During the three months ended September 30, 2018, the Company received dividends of $1.0 million from Dart.
During the three months ended September 30, 2018 and 2017, the Company incurred fees of less than $0.1 million and $0.1 million, respectively, for simulator services from its Era Training Center, LLC (“ETC”) joint venture, and during each of the three months ended September 30, 2018 and 2017, the Company provided helicopter, management and other services to ETC of less than $0.1 million. During the nine months ended September 30, 2018 and 2017, the Company incurred fees of $0.2 million and $0.5 million, respectively, for simulator services from ETC, and during each of the nine months ended September 30, 2018 and 2017 the Company provided helicopter, management and other services to ETC of $0.1 million and $0.2 million, respectively. Revenues from ETC are recorded in operating revenues, and expenses incurred are recorded in operating expenses on the consolidated statements of operations.

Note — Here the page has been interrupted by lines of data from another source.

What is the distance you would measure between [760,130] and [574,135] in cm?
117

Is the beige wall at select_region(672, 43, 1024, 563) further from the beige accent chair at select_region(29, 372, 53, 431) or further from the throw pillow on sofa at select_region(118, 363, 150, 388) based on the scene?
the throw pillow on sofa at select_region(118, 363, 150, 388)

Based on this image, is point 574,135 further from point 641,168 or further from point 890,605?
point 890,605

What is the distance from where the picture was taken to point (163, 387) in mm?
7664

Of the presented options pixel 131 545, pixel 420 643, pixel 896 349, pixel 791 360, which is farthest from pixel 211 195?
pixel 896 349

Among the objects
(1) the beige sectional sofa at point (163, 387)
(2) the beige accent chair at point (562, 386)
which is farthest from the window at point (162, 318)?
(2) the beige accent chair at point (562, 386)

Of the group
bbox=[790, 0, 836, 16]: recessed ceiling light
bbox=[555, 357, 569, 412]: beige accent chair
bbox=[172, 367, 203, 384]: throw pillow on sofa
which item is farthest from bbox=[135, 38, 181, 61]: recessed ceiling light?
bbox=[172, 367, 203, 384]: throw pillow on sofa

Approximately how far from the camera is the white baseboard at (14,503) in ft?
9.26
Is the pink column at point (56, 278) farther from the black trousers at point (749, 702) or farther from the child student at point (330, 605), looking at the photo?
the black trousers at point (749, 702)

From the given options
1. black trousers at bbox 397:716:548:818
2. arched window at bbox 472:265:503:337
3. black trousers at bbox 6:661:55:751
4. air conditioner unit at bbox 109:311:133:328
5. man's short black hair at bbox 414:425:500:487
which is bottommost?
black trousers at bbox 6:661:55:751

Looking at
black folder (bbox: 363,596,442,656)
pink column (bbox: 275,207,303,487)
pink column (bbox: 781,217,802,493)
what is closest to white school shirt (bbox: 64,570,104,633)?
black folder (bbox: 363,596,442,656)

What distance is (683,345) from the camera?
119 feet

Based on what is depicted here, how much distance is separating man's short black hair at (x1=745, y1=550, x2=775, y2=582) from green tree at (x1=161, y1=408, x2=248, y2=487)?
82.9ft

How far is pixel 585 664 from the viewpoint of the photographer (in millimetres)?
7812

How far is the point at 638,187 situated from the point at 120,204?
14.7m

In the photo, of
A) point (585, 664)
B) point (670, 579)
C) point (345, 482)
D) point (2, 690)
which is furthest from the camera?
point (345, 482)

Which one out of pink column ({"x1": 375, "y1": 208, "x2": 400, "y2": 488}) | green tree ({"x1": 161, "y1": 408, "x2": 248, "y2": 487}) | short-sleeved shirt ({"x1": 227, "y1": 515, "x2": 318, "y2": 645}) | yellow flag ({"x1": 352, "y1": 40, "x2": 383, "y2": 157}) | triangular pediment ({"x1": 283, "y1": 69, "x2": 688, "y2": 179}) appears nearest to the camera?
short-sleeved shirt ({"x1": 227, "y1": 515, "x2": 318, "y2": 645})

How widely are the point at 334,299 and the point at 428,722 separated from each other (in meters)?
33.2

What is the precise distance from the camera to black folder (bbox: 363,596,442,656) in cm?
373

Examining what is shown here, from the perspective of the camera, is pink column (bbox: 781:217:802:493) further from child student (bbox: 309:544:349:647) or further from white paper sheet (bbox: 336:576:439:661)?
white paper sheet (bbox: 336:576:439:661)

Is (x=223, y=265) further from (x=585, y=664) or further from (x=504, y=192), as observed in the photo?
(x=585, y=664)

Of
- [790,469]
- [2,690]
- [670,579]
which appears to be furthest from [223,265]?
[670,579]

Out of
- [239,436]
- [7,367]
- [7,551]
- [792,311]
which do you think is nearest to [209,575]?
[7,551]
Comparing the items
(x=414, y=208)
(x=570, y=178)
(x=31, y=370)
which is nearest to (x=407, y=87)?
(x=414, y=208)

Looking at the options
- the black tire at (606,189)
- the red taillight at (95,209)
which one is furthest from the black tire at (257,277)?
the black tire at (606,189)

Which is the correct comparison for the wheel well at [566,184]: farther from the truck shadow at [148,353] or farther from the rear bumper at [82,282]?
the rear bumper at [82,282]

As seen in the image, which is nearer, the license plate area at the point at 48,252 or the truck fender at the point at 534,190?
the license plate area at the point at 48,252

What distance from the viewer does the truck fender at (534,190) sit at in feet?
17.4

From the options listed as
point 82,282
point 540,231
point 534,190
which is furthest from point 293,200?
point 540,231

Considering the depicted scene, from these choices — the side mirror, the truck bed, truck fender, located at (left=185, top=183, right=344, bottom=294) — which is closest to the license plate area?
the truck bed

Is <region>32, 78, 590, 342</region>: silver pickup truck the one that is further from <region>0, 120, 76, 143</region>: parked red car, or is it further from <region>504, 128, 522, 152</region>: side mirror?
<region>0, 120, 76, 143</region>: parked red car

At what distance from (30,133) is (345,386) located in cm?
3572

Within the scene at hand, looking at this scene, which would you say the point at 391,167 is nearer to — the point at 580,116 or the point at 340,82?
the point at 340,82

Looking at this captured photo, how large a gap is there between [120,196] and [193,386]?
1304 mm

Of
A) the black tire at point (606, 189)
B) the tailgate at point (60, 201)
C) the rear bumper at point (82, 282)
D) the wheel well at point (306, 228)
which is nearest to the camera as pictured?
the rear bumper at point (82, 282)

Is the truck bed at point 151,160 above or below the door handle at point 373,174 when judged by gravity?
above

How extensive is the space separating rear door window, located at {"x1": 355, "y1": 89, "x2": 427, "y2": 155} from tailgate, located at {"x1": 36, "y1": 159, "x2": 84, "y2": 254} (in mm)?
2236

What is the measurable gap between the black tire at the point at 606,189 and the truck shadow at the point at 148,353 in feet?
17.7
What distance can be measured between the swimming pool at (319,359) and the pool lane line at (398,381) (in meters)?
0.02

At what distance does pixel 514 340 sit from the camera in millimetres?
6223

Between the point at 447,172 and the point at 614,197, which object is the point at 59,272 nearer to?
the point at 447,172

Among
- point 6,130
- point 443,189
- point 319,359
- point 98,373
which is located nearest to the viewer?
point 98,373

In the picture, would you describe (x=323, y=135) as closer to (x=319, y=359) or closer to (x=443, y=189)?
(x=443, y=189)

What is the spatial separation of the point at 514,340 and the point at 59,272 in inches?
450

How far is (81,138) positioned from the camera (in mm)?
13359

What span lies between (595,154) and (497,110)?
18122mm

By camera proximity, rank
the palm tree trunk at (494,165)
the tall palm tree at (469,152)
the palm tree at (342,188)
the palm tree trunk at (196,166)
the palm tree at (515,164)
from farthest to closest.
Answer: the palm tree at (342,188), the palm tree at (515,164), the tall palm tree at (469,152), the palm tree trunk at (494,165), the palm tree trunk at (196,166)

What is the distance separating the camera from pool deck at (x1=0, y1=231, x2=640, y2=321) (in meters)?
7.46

During the three months ended September 30, 2018, the Company entered into an agreement to dissolve ETC in exchange for the settlement of an existing promissory note with an outstanding principal amount of $3.6 million by acquiring the assets of the joint venture. The agreement included the sale of three simulators to the Company for $2.9 million, partial ownership in a fourth simulator for $0.4 million and a note receivable from the Company’s partner in ETC for $0.4 million.